Barrogo had since pleaded guilty to conspiracy to use, transfer, acquire, alter or possess SNAP benefits without authorization.
Her co-defendant, Stephanie Muna, 35, who was a SNAP recipient, was sentenced Tuesday to two years of probation for her involvement in the crime. Muna admitted to the court that she broke the law to help care for her large family.
Barrogo’s defense attorney, Louie Yanza, asked the judge to allow Barrogo to serve her time on Guam. She was allowed to remain out of prison and will self-surrender to the U.S. Marshals Service at a later date.
She will also serve three years of supervised release after she gets out of prison.
The government requested she pay $20,000 in restitution for the crime, while the defense told the court that she is willing to pay $3,000 to $5,000.
The court set a hearing to discuss restitution and fines for Aug. 10.
The victim in the case was the Department of Public Health and Social Services. The government agency administers SNAP.
Assistant U.S. Attorney Benjamin Petersburg, who recommended that Barrogo spend 10 months in prison, called Bernice Borja with DPHSS Investigations and Recovery Office to testify during Friday’s sentencing.
Borja said her division investigates misuse or abuse of public assistance benefits.
“It is difficult for me to believe Mrs. Barrogo is remorseful of her actions. I told her that she must not continue to do this because she is breaking the law,” said Borja, who said even after the warning that her office received a call about food being taken to Barrogo’s Harmon restaurant by SNAP recipients. “It is difficult to hear that she tried to help Ms.
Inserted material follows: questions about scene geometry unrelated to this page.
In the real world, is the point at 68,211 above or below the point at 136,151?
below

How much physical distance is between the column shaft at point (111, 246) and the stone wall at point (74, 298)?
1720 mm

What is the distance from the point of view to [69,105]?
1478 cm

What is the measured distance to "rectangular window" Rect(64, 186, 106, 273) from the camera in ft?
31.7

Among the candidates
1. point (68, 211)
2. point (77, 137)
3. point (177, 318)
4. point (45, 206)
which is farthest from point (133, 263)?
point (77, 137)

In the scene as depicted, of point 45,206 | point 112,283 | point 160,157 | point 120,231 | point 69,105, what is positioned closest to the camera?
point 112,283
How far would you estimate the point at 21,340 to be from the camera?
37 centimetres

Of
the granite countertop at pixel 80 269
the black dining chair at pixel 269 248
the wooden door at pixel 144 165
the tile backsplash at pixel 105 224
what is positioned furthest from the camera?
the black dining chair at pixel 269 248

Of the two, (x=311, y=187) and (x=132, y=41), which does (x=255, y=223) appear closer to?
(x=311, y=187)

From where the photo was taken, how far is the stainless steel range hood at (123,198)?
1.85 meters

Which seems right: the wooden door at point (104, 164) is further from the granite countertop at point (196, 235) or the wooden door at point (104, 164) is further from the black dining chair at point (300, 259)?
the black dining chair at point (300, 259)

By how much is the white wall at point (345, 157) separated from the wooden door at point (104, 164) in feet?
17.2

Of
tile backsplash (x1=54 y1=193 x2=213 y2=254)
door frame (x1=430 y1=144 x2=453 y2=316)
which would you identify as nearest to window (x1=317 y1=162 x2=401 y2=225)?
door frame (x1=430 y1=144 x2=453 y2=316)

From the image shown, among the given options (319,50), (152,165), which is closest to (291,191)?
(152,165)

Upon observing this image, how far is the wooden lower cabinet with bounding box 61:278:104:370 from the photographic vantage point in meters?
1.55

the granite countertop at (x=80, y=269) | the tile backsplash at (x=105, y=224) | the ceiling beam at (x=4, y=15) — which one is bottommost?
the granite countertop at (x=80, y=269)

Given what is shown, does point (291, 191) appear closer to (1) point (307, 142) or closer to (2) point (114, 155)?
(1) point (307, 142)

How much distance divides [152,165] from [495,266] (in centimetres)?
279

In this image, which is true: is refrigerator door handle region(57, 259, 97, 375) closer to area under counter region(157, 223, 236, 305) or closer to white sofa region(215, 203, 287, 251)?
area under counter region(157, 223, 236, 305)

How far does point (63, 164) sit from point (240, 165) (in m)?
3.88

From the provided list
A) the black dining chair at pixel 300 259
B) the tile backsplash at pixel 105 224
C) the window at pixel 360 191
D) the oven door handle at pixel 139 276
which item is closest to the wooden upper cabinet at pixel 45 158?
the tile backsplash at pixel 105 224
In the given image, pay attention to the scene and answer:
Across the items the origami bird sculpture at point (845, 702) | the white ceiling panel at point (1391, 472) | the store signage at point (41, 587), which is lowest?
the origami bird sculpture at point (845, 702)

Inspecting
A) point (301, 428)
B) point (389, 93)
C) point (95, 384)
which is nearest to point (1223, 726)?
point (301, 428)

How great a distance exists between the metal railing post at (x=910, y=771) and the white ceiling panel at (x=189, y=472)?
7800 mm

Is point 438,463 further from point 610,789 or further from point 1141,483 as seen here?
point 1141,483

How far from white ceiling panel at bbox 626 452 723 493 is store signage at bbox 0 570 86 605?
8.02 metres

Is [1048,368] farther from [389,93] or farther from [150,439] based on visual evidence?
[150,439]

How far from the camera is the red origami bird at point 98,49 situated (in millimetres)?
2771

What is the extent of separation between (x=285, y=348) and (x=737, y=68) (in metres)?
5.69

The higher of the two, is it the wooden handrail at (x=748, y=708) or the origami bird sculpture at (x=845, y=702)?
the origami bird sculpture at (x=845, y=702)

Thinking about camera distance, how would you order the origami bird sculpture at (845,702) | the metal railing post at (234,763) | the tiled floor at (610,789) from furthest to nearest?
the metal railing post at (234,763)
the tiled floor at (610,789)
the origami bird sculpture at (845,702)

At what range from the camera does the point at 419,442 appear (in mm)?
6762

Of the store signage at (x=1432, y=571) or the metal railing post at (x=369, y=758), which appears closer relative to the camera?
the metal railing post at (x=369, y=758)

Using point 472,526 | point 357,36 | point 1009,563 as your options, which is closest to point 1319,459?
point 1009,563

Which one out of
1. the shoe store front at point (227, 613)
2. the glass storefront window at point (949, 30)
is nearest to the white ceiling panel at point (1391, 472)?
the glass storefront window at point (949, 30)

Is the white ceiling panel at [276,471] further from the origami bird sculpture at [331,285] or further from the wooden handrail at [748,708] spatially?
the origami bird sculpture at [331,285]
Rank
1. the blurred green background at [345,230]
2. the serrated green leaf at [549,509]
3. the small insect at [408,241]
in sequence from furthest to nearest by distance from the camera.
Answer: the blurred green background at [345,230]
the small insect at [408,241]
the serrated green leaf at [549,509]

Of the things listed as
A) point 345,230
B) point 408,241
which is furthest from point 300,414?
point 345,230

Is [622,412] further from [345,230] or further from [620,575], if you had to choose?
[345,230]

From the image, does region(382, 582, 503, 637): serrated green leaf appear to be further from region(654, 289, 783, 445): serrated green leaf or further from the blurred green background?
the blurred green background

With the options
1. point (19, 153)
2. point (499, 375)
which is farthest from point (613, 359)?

Muna. The only help she gave to Ms. Muna is to help her commit a crime. Ms. Muna was disqualified from the program. She received all the food items at a discount price to support her business.”
Borja asked the court not to show leniency.
The sentencing hearing began earlier this week but was delayed for two days after Yanza told the court that there would be a disparity if his client were to spend any time in prison.
He referenced other related court cases, which the judge and the government took time to review.
“There will be disparity. She used someone’s EBT card, went shopping, and gave money to Ms. Muna,” Yanza said, citing other SNAP fraud cases.
“This is my client’s first time. She’s shown remorse. These SNAP recipients were pleading to her in exchange for cash. She is just kindhearted.”
“If she has such a good heart then why didn’t she just give her own money?” said Tydingco-Gatewood. “I don’t see the motivation being as pure. If she really cared about the health and well-being of (Muna’s) children then she would’ve gone out of her way to help in a way that wasn’t criminal.”
The defense had requested that Barrogo receive a suspended prison sentence and pay restitution, or serve six months of home confinement with electronic monitoring under the condition that she could continue to operate her restaurant to support her business.
It was said in court that Barrogo would be forced to close her business if she went to prison.
Barrogo admitted that between June 2015 and June 2018, she began purchasing SNAP benefits from recipients of the federal program, including Muna.
Barrogo would buy the benefits monthly and would take Muna's EBT card and PIN to buy food from various local retailers, court documents state.
She admitted to buying more than $15,000 worth of food items during the conspiracy.
Under the direction of Barrogo, Muna recruited at least four other SNAP recipients to participate in the scheme and paid them cash in exchange. Barrogo also told other SNAP participants to buy food items with their benefits, which she would then buy at a discounted price, documents state.